RECORDED DATA:
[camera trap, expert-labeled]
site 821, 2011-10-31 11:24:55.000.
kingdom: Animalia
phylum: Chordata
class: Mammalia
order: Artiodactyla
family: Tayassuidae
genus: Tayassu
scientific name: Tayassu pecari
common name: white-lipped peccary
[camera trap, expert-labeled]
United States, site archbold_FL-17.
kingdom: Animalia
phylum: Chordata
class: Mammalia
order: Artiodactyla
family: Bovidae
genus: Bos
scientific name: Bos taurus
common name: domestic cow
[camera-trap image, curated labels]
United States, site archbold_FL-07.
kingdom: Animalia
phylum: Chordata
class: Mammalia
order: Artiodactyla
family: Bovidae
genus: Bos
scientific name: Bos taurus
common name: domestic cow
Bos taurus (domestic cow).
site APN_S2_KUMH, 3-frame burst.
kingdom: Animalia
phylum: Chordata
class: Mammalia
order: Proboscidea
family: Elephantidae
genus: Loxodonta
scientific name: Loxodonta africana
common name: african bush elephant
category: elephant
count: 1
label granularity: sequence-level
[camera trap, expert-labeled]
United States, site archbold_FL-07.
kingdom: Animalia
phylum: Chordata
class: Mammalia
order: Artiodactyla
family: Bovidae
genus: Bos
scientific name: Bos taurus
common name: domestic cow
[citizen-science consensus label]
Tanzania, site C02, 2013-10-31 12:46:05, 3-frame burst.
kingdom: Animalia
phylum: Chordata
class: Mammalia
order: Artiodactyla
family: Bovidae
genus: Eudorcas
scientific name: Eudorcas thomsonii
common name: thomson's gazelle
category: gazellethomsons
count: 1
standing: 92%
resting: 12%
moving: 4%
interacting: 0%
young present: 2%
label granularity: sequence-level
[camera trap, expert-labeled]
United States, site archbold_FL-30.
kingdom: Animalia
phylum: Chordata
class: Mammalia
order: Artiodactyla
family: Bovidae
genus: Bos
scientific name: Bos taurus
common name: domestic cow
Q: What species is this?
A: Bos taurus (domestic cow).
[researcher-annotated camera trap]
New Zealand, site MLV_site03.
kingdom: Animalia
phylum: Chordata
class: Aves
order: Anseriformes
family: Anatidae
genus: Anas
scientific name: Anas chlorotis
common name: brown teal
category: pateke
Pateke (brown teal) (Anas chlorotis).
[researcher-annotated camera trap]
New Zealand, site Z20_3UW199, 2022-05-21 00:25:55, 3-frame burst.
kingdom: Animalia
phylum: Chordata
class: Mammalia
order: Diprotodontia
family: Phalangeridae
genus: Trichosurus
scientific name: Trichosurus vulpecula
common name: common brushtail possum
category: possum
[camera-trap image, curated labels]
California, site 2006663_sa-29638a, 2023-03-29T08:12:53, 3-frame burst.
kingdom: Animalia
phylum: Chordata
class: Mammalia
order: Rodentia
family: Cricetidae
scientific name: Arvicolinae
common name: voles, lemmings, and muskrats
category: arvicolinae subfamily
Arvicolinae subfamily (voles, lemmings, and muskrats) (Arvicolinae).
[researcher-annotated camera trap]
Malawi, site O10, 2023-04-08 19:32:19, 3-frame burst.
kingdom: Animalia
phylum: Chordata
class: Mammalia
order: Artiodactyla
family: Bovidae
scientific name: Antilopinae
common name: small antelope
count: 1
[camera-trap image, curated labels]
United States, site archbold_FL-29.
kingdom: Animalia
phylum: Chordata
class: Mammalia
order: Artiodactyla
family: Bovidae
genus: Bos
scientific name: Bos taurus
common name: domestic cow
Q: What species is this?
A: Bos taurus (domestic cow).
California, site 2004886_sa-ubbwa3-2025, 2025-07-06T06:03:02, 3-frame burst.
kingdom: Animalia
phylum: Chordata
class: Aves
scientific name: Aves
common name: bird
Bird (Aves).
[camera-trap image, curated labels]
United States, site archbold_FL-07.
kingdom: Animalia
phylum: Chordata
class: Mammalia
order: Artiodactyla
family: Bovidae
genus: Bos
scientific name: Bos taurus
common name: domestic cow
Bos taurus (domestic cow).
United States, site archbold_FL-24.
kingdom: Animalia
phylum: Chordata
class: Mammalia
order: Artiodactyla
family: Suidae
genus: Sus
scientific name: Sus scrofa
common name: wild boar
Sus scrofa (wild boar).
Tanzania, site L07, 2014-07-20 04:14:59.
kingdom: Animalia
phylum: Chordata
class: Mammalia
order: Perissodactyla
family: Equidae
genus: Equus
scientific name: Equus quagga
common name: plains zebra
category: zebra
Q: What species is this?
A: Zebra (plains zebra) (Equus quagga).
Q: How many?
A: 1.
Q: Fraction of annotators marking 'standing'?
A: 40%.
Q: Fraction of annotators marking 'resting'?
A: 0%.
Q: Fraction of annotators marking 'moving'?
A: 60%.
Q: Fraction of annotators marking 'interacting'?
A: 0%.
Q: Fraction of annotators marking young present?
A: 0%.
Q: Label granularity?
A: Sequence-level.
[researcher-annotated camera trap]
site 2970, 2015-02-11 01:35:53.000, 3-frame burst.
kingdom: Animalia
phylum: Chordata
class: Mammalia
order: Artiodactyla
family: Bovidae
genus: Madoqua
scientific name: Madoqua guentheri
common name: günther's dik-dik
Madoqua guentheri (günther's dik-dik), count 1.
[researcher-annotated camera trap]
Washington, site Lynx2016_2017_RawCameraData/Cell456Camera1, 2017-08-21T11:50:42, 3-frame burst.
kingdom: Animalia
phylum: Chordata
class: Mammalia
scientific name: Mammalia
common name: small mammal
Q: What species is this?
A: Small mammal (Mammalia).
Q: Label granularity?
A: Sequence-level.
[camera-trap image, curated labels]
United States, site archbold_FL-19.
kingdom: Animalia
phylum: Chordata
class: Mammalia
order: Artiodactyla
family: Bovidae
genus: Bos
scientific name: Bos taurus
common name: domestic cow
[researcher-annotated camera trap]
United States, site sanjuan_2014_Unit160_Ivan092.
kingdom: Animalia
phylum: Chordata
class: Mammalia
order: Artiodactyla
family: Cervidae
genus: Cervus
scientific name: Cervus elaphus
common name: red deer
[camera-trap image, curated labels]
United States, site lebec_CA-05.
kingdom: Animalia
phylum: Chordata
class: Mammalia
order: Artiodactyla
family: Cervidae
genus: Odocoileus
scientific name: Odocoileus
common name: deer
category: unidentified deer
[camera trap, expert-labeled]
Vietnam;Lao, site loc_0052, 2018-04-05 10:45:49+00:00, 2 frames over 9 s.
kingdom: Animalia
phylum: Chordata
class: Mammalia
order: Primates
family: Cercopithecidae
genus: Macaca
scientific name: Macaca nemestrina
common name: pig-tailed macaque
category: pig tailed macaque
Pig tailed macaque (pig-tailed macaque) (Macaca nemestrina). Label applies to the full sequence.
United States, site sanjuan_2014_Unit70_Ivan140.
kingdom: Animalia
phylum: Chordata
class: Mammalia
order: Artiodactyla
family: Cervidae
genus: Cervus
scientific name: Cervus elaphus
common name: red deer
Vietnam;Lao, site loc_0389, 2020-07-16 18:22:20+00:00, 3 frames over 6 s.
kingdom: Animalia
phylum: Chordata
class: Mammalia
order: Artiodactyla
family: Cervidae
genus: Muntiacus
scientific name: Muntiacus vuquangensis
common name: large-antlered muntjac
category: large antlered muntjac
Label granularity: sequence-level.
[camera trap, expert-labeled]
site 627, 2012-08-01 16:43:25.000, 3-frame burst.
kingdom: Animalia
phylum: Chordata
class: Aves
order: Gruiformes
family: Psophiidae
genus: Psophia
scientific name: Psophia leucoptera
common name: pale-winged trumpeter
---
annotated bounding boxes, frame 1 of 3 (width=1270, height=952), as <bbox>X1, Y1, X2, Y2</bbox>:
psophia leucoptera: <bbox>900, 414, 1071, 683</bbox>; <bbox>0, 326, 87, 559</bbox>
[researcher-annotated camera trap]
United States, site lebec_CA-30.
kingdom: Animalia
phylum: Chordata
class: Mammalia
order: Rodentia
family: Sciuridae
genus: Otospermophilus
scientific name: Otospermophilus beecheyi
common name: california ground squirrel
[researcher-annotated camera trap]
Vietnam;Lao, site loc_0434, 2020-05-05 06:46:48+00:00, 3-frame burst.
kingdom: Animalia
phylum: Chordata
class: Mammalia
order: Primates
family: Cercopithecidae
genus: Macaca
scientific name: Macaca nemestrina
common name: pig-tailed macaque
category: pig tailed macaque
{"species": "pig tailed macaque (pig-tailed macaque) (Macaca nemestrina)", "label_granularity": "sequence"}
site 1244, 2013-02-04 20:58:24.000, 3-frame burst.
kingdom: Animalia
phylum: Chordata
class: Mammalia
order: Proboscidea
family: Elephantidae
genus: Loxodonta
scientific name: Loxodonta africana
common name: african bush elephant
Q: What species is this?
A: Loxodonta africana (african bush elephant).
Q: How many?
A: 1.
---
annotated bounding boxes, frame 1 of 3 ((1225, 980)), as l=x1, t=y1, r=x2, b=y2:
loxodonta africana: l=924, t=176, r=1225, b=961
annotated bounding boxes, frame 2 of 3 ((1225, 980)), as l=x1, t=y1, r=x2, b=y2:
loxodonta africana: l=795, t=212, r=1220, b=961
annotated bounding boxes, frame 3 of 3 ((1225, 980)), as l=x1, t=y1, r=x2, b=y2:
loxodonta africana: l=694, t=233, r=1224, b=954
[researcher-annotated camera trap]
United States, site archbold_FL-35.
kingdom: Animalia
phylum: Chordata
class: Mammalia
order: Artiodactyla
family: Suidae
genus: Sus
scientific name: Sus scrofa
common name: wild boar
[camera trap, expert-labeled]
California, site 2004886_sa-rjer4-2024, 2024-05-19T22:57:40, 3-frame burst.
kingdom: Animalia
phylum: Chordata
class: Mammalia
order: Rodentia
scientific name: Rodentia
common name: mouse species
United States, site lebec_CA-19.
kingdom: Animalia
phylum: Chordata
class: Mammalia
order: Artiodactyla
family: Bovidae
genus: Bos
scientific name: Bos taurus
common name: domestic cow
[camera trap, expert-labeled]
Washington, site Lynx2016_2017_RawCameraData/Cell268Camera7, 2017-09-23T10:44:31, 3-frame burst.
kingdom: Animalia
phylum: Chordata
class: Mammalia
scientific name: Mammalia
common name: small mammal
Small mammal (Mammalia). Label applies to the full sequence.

HOW TO COMPLETE THIS TASK:
A verbatim transcription is needed of the lines above, starting at the line with "genus: Psophia" and ending at the line with "genus: Otospermophilus", both included, and of nothing else.

EXERCISE RESPONSE:
genus: Psophia
scientific name: Psophia leucoptera
common name: pale-winged trumpeter
---
annotated bounding boxes, frame 1 of 3 (width=1270, height=952), as <bbox>X1, Y1, X2, Y2</bbox>:
psophia leucoptera: <bbox>900, 414, 1071, 683</bbox>; <bbox>0, 326, 87, 559</bbox>
[researcher-annotated camera trap]
United States, site lebec_CA-30.
kingdom: Animalia
phylum: Chordata
class: Mammalia
order: Rodentia
family: Sciuridae
genus: Otospermophilus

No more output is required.